Credo che tra Berlusconi e Bondi sia accaduto qualcosa, ovvero che il ministro abbia saputo qualcosa probabilmente riguardo la parte oscura del berlusconismo, che sta emergendo con l’inchiesta di Milano. E che gli ha consigliato di fare un passo indietro. Dopo di che ci sono gli errori che ha commesso da ministro, e da parte di Bondi vi è comunque un’incapacità che viene testimoniata da tutto il partito, di distinguere l’anomalia del progetto politico dalla sorte del leader. Quando un progetto politico chiede di esser salvato, i maggiorenti di un partito in presenza di comportamenti che potrebbero mettere il tutto a repentaglio, dovrebbero andare dal leader e dirgli che così non si può andare avanti. In Italia non succede, non tanto per la categoria del servilismo, ma per la mancanza di autonomia: il progetto politico imprigionato dalla sorte del leader. Bondi vuole risolvere sul piano personale un problema politico.
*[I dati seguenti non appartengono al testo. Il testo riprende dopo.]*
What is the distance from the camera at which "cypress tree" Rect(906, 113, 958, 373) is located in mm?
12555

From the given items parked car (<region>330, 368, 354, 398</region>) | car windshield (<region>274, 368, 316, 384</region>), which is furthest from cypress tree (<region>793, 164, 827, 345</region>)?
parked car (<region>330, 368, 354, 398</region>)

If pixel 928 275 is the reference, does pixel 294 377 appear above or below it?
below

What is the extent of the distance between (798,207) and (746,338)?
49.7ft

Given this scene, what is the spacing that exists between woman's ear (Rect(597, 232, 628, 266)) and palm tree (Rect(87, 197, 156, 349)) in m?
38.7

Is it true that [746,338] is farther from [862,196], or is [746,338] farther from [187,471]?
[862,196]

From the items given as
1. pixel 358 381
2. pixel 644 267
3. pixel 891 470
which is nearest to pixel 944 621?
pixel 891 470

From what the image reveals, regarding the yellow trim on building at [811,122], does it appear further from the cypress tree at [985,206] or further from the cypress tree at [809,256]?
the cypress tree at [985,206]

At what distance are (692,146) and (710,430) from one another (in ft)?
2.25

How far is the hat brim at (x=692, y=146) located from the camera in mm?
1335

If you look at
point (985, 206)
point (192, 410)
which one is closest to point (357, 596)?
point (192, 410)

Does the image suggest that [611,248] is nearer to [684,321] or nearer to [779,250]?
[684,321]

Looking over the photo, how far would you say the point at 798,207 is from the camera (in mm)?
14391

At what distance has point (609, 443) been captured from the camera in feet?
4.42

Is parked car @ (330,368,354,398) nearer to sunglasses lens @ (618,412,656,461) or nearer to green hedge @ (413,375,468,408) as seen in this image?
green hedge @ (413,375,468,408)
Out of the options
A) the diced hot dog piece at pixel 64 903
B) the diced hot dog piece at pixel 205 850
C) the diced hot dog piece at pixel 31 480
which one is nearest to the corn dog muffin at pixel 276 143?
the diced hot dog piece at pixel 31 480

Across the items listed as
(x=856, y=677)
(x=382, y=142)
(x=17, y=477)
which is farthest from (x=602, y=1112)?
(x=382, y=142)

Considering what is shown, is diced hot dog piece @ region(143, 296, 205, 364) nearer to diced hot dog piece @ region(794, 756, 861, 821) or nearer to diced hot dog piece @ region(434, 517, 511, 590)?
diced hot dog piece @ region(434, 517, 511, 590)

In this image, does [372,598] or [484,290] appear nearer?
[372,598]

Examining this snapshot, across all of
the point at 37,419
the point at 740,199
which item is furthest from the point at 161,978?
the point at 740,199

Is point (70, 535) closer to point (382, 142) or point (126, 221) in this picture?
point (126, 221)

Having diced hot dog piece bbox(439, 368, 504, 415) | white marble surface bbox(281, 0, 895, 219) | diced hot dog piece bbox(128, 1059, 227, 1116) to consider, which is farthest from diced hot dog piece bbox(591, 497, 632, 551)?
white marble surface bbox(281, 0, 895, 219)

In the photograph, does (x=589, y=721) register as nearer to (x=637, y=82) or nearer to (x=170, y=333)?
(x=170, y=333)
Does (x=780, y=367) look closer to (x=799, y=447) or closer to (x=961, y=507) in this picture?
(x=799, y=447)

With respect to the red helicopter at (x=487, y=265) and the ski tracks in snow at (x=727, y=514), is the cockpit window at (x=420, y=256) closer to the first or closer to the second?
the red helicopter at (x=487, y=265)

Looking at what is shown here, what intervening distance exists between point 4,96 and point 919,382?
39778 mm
Quel partito, purtroppo, non concepisce le autonomie.

Anche se all’inizio l’esperienza di Forza Italia aveva attirato forze intellettuali autonome…
Penso a Colletti, Melograni, Pera: in loro vi è delusione. Avevano creduto nella spinta modernizzatrice del premier, dopo di che hanno constatato che era fasulla. O ripiegava su strade di interesse personale. In questi soggetti, quindi, è presente una disillusione evidente. Ma dall’altro versante l’incapacità del presidente del Consiglio di preservare tali energie intellettuali, come se non se ne facesse nulla, usandole solo quando sono disponibili a indossare l’elmetto. Quando i talenti intellettuali vengono messi a disposizione di una deriva militare allora sono apprezzati. Ma quando occupano posizioni autonome, questo non interessa.

A proposito di intellettuali organici: Giuliano Ferrara torna in Rai, con una striscia dopo il tg. Una mercificazione dei neuroni?
Ferrara fa un disegno in cui vi è una forzatura ideologica, secondo la quale c’è vita solo nella rottura delle regole. E non può esserci vita all’interno di un percorso più regolato. Come se democrazia, in senso formale del termine, e felicità non potessero essere coniugati.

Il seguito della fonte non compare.